Tambang batu bara telah lama menjadi tulang punggung energi Indonesia. Di Sumatra, khususnya Sumatera Selatan, cadangan batu bara melimpah dan menjadi andalan ekspor serta pemasok utama Pembangkit Listrik Tenaga Uap (PLTU). Namun, di balik perannya sebagai penyokong energi, tambang batu bara juga membawa dampak serius terhadap lingkungan. Sains, khususnya analisis kimia, membantu mengungkap bagaimana aktivitas tambang bisa menjadi bencana ekologi yang mengancam masa depan.
Air yang Tak Lagi Jernih
Di Muara Enim, Sumatera Selatan, masyarakat sudah lama mengeluhkan kondisi air sungai yang berubah warna menjadi kecoklatan. Hal ini bukan sekadar perubahan visual, melainkan akibat air asam tambang. Saat batuan yang mengandung mineral pirit (FeS) terbuka karena penambangan, ia bereaksi dengan oksigen dan air membentuk asam sulfat. Air asam ini melarutkan logam berat seperti besi (Fe), mangan (Mn), hingga merkuri (Hg) ke aliran sungai.
Analisis kimia yang dilakukan di daerah tambang Sumatera menunjukkan pH air turun drastis hingga di bawah angka 4. Kandungan logam berat sering kali melampaui baku mutu air bersih.

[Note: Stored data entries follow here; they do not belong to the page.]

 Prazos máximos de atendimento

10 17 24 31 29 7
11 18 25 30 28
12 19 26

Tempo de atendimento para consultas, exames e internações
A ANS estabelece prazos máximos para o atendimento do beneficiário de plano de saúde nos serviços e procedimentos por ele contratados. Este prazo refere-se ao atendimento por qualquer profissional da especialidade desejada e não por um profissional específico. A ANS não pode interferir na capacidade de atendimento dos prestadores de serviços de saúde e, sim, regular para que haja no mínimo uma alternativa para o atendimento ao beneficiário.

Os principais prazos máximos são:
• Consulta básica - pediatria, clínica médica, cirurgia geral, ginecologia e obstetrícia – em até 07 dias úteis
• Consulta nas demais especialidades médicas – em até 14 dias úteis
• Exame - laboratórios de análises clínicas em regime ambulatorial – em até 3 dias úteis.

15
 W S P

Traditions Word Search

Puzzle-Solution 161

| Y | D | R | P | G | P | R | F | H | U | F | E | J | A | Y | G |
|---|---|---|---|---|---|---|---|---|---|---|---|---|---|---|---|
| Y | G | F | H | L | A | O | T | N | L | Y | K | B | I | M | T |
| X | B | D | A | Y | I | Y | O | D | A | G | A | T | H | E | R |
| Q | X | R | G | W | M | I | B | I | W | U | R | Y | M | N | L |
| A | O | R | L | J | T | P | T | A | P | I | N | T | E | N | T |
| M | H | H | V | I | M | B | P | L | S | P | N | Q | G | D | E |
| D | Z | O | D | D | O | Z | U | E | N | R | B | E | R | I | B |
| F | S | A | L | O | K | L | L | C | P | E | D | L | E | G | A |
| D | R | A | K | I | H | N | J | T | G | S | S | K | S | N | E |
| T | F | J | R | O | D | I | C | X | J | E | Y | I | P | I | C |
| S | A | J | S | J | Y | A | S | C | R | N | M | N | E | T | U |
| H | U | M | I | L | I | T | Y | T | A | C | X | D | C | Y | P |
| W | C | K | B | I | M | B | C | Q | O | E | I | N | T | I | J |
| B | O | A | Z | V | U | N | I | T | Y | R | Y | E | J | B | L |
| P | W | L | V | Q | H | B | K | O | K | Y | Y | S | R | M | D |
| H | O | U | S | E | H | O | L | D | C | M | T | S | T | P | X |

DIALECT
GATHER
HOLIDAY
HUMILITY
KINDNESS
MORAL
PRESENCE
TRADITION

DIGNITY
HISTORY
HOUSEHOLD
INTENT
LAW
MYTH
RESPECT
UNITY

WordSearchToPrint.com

Dampaknya nyata: warga yang masih bergantung pada air sungai mengalami iritasi kulit, diare, bahkan masalah kesehatan jangka panjang seperti kerusakan organ dalam akibat akumulasi logam berat.
Tanah yang Kehilangan Kesuburan
Tambang batu bara di Sumatra tidak hanya meninggalkan lubang besar, tetapi juga merusak tanah di sekitarnya. Lahan pertanian yang dulunya subur perlahan berubah menjadi tandus. Analisis kimia tanah di kawasan tambang memperlihatkan peningkatan kadar timbal (Pb) dan kadmium (Cd), sementara kandungan bahan organik turun drastis.

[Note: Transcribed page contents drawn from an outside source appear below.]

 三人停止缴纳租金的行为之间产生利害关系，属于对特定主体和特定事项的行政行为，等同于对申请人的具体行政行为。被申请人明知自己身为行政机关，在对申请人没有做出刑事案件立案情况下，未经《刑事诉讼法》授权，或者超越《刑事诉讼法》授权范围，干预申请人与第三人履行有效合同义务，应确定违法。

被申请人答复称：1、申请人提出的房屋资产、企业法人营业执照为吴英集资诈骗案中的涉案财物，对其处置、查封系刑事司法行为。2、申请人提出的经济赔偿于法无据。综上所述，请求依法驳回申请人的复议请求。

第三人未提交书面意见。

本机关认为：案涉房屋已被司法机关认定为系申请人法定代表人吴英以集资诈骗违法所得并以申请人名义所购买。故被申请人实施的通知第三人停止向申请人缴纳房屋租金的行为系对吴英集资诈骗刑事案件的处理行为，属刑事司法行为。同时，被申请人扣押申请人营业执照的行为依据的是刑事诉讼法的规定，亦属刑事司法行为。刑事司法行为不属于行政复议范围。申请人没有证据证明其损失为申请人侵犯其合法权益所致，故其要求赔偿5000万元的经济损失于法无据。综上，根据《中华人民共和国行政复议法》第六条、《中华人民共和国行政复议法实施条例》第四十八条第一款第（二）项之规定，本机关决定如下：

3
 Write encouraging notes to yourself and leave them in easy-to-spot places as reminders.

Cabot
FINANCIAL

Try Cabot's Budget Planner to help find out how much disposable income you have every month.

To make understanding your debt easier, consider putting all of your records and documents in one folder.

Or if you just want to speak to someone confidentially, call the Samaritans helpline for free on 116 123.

Akibatnya, tanaman sulit tumbuh normal. Di sejumlah desa sekitar Muara Enim, petani melaporkan hasil padi dan palawija menurun. Lebih buruk lagi, tanaman yang berhasil tumbuh berisiko mengandung logam berat yang kemudian masuk ke rantai makanan. Artinya, kerusakan tambang bukan hanya berhenti di tanah, tetapi bisa sampai ke piring masyarakat.
Udara yang Penuh Debu Batu Bara
Aktivitas tambang batu bara juga mencemari udara. Debu halus yang dikenal sebagai PM10 dan PM2.5 beterbangan dari lokasi penggalian dan jalan angkutan. Analisis kualitas udara di sekitar tambang Sumatera menunjukkan konsentrasi partikel debu melebihi standar WHO.
Bagi masyarakat, ini berarti ancaman kesehatan sehari-hari. Anak-anak sering batuk berkepanjangan, sementara pekerja tambang berisiko tinggi menderita pneumokoniosis---penyakit paru-paru hitam yang disebabkan oleh paparan debu batu bara dalam jangka panjang. Selain itu, gas buangan seperti SO dan NOx ikut memperparah pencemaran udara.